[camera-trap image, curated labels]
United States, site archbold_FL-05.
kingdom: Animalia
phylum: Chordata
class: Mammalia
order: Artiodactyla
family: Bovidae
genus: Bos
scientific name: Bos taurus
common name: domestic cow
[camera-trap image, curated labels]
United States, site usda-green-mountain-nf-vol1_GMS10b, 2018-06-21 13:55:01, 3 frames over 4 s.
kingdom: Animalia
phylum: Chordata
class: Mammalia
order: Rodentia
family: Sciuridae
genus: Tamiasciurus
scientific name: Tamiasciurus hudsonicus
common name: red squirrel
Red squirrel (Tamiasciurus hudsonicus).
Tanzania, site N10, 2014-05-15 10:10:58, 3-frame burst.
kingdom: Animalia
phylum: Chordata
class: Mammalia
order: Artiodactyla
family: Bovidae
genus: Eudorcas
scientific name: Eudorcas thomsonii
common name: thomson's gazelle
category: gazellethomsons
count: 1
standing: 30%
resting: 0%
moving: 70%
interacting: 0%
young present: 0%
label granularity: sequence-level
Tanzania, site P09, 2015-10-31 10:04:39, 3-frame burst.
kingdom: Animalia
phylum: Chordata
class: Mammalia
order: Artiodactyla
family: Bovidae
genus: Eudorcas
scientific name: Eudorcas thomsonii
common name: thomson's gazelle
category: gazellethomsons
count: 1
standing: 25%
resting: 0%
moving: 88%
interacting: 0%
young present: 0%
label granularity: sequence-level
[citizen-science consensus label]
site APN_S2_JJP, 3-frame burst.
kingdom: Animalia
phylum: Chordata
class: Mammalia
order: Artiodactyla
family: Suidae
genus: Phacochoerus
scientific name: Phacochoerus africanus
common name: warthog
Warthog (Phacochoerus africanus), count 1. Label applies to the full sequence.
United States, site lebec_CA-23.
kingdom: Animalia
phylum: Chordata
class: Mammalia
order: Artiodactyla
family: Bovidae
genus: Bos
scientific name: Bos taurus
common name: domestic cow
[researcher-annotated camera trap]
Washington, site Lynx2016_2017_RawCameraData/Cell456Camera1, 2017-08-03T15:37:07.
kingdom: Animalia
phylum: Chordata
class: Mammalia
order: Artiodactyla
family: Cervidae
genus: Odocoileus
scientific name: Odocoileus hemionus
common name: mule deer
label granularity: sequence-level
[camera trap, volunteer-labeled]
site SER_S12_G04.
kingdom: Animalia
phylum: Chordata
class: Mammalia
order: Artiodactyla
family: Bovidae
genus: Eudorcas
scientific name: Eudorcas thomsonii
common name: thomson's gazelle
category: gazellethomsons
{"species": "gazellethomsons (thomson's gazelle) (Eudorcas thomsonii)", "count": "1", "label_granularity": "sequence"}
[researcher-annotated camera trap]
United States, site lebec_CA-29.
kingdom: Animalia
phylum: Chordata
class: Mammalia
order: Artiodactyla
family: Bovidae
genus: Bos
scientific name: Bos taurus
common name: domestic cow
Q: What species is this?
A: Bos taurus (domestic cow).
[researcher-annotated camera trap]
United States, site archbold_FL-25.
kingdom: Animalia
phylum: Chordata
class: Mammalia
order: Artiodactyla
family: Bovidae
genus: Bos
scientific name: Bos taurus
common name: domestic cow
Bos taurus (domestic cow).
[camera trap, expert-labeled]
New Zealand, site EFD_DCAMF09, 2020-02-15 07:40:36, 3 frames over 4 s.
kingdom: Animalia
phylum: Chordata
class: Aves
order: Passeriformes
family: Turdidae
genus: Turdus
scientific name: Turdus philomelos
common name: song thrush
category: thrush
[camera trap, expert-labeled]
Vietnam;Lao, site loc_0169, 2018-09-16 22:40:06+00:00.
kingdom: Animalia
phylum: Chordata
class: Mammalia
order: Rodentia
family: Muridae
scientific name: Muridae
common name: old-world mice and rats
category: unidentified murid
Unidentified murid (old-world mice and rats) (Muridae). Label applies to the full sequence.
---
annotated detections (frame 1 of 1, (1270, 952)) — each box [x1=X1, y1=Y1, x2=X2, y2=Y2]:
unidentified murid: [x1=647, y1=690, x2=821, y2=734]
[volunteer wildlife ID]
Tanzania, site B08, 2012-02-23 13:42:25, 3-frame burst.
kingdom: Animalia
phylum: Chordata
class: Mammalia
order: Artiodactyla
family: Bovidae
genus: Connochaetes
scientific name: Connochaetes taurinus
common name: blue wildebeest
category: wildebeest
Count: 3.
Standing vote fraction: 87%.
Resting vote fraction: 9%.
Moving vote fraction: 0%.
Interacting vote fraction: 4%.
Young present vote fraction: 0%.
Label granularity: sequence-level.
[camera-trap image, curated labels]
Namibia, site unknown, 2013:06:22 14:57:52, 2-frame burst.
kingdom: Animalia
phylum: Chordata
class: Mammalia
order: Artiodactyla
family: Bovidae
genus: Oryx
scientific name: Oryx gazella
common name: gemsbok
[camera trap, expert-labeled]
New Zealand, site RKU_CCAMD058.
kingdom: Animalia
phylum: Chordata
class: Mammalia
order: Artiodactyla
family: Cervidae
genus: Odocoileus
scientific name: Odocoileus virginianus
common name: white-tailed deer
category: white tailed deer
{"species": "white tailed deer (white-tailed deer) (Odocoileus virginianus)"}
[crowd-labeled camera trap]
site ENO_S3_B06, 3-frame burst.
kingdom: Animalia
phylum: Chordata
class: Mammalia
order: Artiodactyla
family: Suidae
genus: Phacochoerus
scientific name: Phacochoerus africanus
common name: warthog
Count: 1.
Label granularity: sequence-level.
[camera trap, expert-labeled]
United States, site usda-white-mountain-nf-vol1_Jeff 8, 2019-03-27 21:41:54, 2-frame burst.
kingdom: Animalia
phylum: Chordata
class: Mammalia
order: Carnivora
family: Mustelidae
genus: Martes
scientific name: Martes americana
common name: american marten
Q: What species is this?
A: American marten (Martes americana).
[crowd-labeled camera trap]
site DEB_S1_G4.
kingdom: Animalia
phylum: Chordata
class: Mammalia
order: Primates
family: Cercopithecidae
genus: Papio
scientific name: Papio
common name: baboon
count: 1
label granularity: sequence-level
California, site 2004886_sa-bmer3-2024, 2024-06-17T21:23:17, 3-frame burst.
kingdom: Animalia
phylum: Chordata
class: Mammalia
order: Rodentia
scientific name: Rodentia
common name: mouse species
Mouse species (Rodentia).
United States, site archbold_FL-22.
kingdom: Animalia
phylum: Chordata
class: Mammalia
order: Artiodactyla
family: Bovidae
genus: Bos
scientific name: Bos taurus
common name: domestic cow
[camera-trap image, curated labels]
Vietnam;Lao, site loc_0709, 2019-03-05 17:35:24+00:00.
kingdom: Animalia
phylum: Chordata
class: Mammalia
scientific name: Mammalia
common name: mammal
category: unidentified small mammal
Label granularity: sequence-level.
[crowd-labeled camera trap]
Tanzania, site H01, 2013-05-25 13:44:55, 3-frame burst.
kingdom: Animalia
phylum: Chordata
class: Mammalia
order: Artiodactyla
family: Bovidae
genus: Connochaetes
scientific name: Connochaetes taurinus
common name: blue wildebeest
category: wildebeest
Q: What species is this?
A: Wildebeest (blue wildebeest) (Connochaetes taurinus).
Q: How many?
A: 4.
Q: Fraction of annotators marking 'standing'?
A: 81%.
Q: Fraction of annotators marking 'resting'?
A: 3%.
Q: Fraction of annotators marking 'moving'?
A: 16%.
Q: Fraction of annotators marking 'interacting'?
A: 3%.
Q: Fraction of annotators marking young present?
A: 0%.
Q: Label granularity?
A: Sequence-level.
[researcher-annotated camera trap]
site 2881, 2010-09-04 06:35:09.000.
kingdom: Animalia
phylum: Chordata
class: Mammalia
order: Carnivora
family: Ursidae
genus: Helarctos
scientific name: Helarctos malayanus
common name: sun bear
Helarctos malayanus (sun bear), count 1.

- TASK DESCRIPTION -
Check every line of the data, and copy the ones that contain "burst".

- RESPONSE -
Tanzania, site N10, 2014-05-15 10:10:58, 3-frame burst.
Tanzania, site P09, 2015-10-31 10:04:39, 3-frame burst.
site APN_S2_JJP, 3-frame burst.
Tanzania, site B08, 2012-02-23 13:42:25, 3-frame burst.
Namibia, site unknown, 2013:06:22 14:57:52, 2-frame burst.
site ENO_S3_B06, 3-frame burst.
United States, site usda-white-mountain-nf-vol1_Jeff 8, 2019-03-27 21:41:54, 2-frame burst.
California, site 2004886_sa-bmer3-2024, 2024-06-17T21:23:17, 3-frame burst.
Tanzania, site H01, 2013-05-25 13:44:55, 3-frame burst.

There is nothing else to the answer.